La musique sacrée au Moyen Âge en Europe occidentale – le chant grégorien, par exemple – était également modale, et les modes de l’Église médiévale étaient également considérés comme ayant des effets différents sur l’auditeur. (Au moment d’écrire ces lignes, le site Ricercares de Vincenzo Galilei22 avait une liste de l' »ethos » ou de l’humeur associée à chaque mode médiéval.) En fait, les noms des modes d’église ont été empruntés aux modes grecs, mais les deux systèmes ne correspondent pas vraiment l’un à l’autre, ou utilisent le même nom pour indiquer le même ensemble d’intervalles. Ainsi, certains livres préfèrent nommer les modes d’église en utilisant un système de chiffres romains. Chacun de ces modes peut être facilement trouvé en jouant sa gamme d’une octave, ou ambitus, sur les notes de la « touche blanche » d’un piano. Mais le mode Dorien, par exemple, n’avait pas à démarrer sur le terrain que nous appelons un Ré. L’important était le modèle de demi-pas et de pas entiers dans cette octave, et leur relation avec les notes qui agissaient comme l’équivalent modal des centres tonaux, du finalis et de la dominante. Généralement, la dernière note de la pièce était la finale, lui donnant la même fonction de « lieu de repos » qu’un centre tonal moderne. La dominante, également appelée tonalité de récitation ou ténor, était la note la plus souvent utilisée pour les longues récitations sur la même hauteur.

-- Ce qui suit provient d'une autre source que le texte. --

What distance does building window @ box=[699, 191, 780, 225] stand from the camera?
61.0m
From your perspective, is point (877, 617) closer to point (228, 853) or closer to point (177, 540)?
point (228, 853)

Un mode peut être trouvé en jouant toutes les notes de « touche blanche » sur un piano pendant une octave. De D à D, par exemple est Dorien; de F à F est Lydien. Notez qu’aucun mode ne commence en La, Si ou Do. En effet, un Si bémol était autorisé, et les modes commençant en Ré, Mi et Fa, lorsqu’ils utilisent un Si bémol, ont les mêmes modèles de notes et les mêmes relations que les modes commençant en La, Si et Do. Après le Moyen Âge, les modes commençant en La, Si et Do ont été nommés, mais ils ne sont toujours pas considérés comme des modes d’Église. Notez que l’Éolien (ou le Dorien en si bémol) est identique à une gamme de la (ou Ré) mineur naturel (pg 131) et la Ionienne (ou le Lydien en Si bémol) est identique à une gamme de Do (ou Fa) majeur.

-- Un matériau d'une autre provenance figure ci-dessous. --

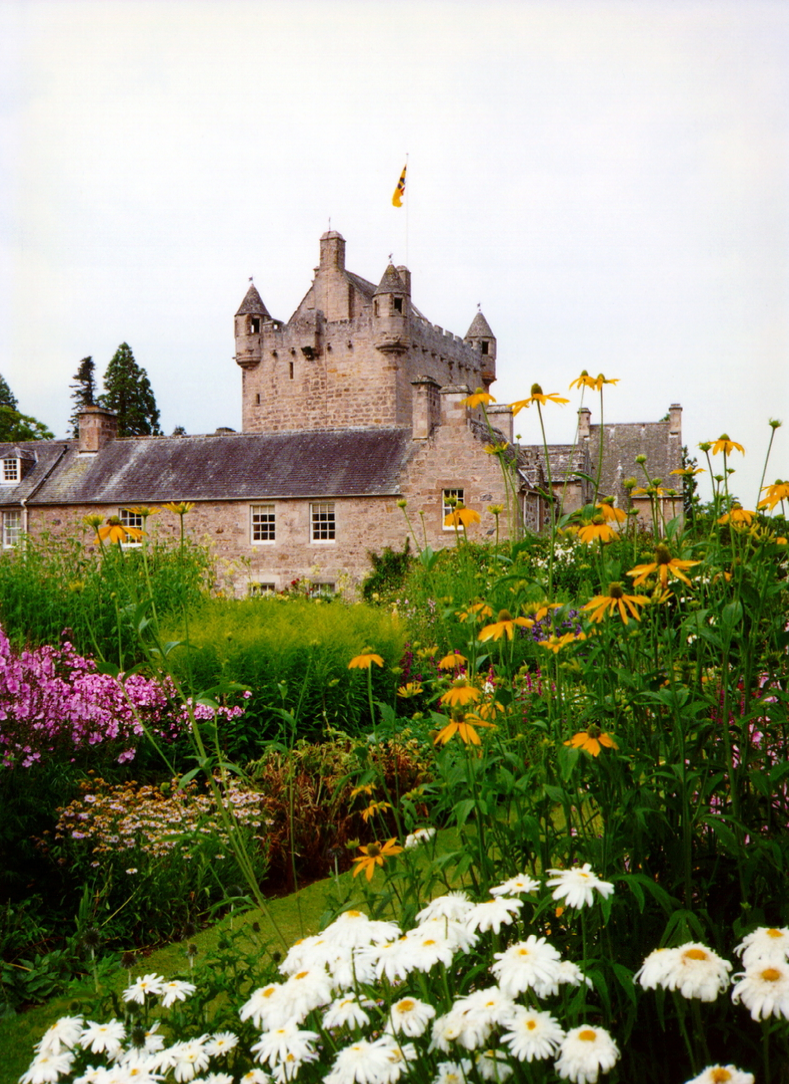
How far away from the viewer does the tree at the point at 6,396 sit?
5012cm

Dans notre système tonal moderne, toute note peut être nette, plate ou naturelle, mais dans ce système modal, seul le si était autorisé à varier. Les symboles utilisés pour indiquer si le si était « dur » (notre si naturel) ou « doux » (notre si bémol) ont finalement évolué en nos symboles pour les objets tranchants, les bémols et les naturels. Tout cela peut sembler très arbitraire, mais il est important de se rappeler que la théorie des modes médiévaux, tout comme notre théorie musicale moderne, n’essayait pas d’inventer un système logique de musique. Il essayait d’expliquer, de décrire et de systématiser des pratiques musicales déjà florissantes parce que les gens aimaient la façon dont elles sonnaient.
L’accordage utilisé dans l’Europe médiévale n’était pas non plus notre système de tempérament égal familier. C’était un système d’intonation juste, basé sur une quinte parfaite pure. Dans ce système, les demi-étapes ne sont pas toutes égales les unes aux autres. De légers ajustements sont apportés au réglage et aux intervalles pour les rendre plus agréables à l’oreille; et l’oreille médiévale avait des préférences différentes de nos oreilles modernes. C’est une autre raison pour laquelle les modes sonnaient très différents les uns des autres, bien que cette différence particulière puisse manquer aujourd’hui lorsque le chant est chanté à tempérament égal.